**Vorgegebener Text**
┄┄┄┄┄┄┄┄┄┄

Gesundheitsminister Jens Spahn (CDU) hatte bereits am Montagabend nach dem Impf-Gipfel von Bund und Ländern angekündigt, dass die Regierung kommende Woche einen Vorschlag zur Gleichstellung von vollständig Geimpften und Genesenen vorlegen werde. Der Bundesrat werde dann abschließend am 28. Mai darüber beraten. Dann soll auch die Frage geklärt werden, ob Geimpfte von Kontakt- und Ausgangsbeschränkungen ausgenommen werden sollen. Nach einigen anderen Bundesländern kündigte auch Bayern am Dienstag an, Geimpfte etwa bei Friseur- oder Einzelhandelsbesuchen Getesteten gleichzustellen.
Kanzlerin Angela Merkel (CDU) und die 16 Ministerpräsidenten hatten am Montag über etliche Aspekte der Impfkampagne beraten. Derzeit ist eine Gleichstellung von Geimpften und negativ Getesteten in Arbeit. Das Robert-Koch-Institut (RKI) hat die Quarantäne-Regeln bei Infektionen im Privatbereich bereits geändert. Spahn hatte eine Änderung in der Einreiseverordnung angekündigt. Merkel und Berlins Regierender Bürgermeister Michael Müller (SPD) bezeichneten es aber als gesellschaftlich wesentlich heiklere Frage, ob Ausgangsbeschränkungen für Geimpfte gelten sollen. Etliche Politiker verwiesen auf ein Gerechtigkeitsproblem, weil viele Menschen sich noch gar haben impfen lassen können. Derzeit hat knapp ein Viertel der Menschen eine Erstimpfung erhalten, etwas mehr als sieben Prozent haben einen Vollschutz.

┄┄┄┄┄┄┄┄┄┄

**Auszüge der Zeilen**
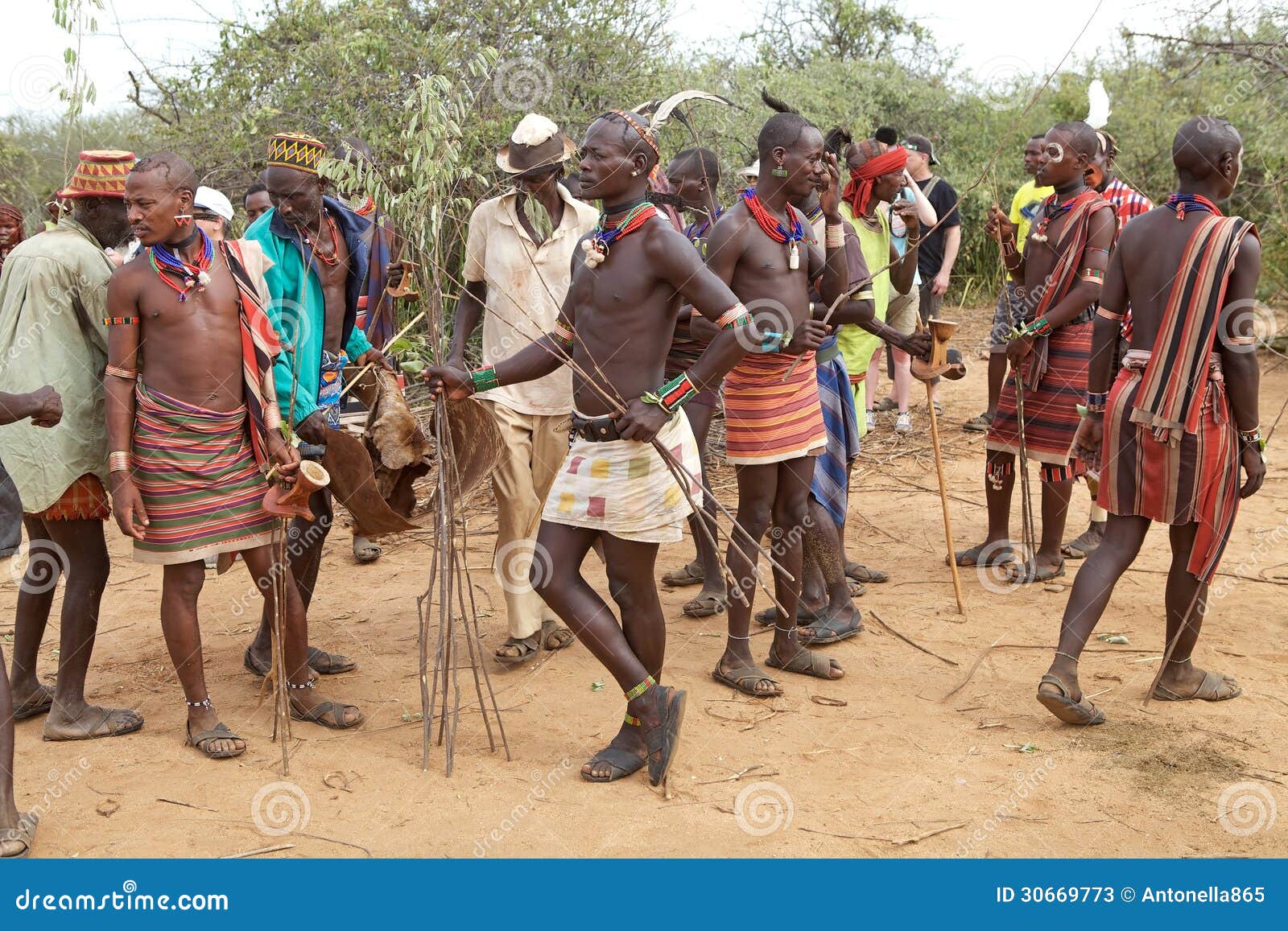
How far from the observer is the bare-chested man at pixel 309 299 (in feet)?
14.8

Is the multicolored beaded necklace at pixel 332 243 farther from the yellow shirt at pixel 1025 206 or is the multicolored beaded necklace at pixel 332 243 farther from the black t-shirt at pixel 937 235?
the black t-shirt at pixel 937 235

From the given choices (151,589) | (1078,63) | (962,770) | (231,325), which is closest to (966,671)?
(962,770)

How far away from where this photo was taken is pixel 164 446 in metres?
3.97

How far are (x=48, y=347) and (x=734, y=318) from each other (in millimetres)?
2364

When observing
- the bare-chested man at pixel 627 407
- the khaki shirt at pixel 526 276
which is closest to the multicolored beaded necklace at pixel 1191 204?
the bare-chested man at pixel 627 407

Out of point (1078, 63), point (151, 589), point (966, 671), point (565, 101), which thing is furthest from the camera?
point (1078, 63)

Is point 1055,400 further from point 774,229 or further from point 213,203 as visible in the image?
point 213,203

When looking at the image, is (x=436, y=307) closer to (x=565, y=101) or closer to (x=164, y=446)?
(x=164, y=446)

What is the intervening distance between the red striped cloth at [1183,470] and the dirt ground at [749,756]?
0.71 m

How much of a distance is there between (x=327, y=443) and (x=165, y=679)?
142cm

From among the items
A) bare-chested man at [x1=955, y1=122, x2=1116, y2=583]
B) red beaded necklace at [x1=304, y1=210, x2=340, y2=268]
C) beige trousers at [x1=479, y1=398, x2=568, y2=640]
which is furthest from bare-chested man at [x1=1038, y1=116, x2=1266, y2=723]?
red beaded necklace at [x1=304, y1=210, x2=340, y2=268]

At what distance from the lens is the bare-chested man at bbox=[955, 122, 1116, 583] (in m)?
5.41

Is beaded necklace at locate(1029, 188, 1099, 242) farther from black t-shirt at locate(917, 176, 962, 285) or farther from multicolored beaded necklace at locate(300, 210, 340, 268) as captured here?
multicolored beaded necklace at locate(300, 210, 340, 268)

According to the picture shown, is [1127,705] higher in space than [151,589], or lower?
higher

┄┄┄┄┄┄┄┄┄┄

**Deine Aufgabe 1**
Gib bitte aus dem Text zur Gleichstellung von Geimpften den Abschnitt wortgetreu aus, der mit den Worten „Kanzlerin Angela Merkel“ anfängt und mit „haben einen Vollschutz.“ aufhört.
**Deine Aufgabe 2**
Schreib den Text zur Gleichstellung von Geimpften im Anschluss an seinen letzten Satz weiter.

**Deine Antwort 1**
Kanzlerin Angela Merkel (CDU) und die 16 Ministerpräsidenten hatten am Montag über etliche Aspekte der Impfkampagne beraten. Derzeit ist eine Gleichstellung von Geimpften und negativ Getesteten in Arbeit. Das Robert-Koch-Institut (RKI) hat die Quarantäne-Regeln bei Infektionen im Privatbereich bereits geändert. Spahn hatte eine Änderung in der Einreiseverordnung angekündigt. Merkel und Berlins Regierender Bürgermeister Michael Müller (SPD) bezeichneten es aber als gesellschaftlich wesentlich heiklere Frage, ob Ausgangsbeschränkungen für Geimpfte gelten sollen. Etliche Politiker verwiesen auf ein Gerechtigkeitsproblem, weil viele Menschen sich noch gar haben impfen lassen können. Derzeit hat knapp ein Viertel der Menschen eine Erstimpfung erhalten, etwas mehr als sieben Prozent haben einen Vollschutz.

**Deine Antwort 2**
Die FDP sprach sich dafür aus, Geimpften mehr Rechte einzuräumen. Kontakteinschränkung und Ausgangssperre seien für diesen Personenkreis nicht mehr nachvollziehbar, sagte der Parlamentarische Geschäftsführer der Fraktion, Marco Buschmann.
INZIDENZ LEICHT RÜCKLÄUFIG
Nach Berlin und Niedersachsen stellte auch Bayern vollständig geimpfte Menschen bereits denen mit einem negativem Testergebnis etwa beim Einkaufen gleich. "Ich halte es für sinnvoll, dass überall dort, wo ein negativer Antigentest eine Ausnahme beziehungsweise eine Erleichterung ermöglicht, diese automatisch auch für Geimpfte und Genesene gilt", sagte auch die rheinland-pfälzische Regierungschefin Malu Dreyer (SPD). Bayerns Ministerpräsident Markus Söder (CSU) wiederholte seine Einschätzung, dass die Impfpriorisierung ab Mitte oder Ende Mai aufgehoben werden könne. Auf dem Bund-Länder-Treffen war zuvor von spätestens Juni die Rede. Unions-Kanzlerkandidat Armin Laschet (CDU) hatte darauf verwiesen, dass man vor einer generellen Freigabe des Impfstoffes sicherstellen müsse, dass die dritte Risikogruppe - etwa mit Verkäuferinnen und Busfahrern - geimpft werde.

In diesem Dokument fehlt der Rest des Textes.